▶ WHAT IS BEING ASKED:
Print all the data, keeping every line exactly as it is.

Saved data entries
## Begin
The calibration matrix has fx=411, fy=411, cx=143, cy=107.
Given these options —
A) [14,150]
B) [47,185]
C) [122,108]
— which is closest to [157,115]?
## End
▶ WRITTEN ANSWER:
The calibration matrix has fx=411, fy=411, cx=143, cy=107.
Given these options —
A) [14,150]
B) [47,185]
C) [122,108]
— which is closest to [157,115]?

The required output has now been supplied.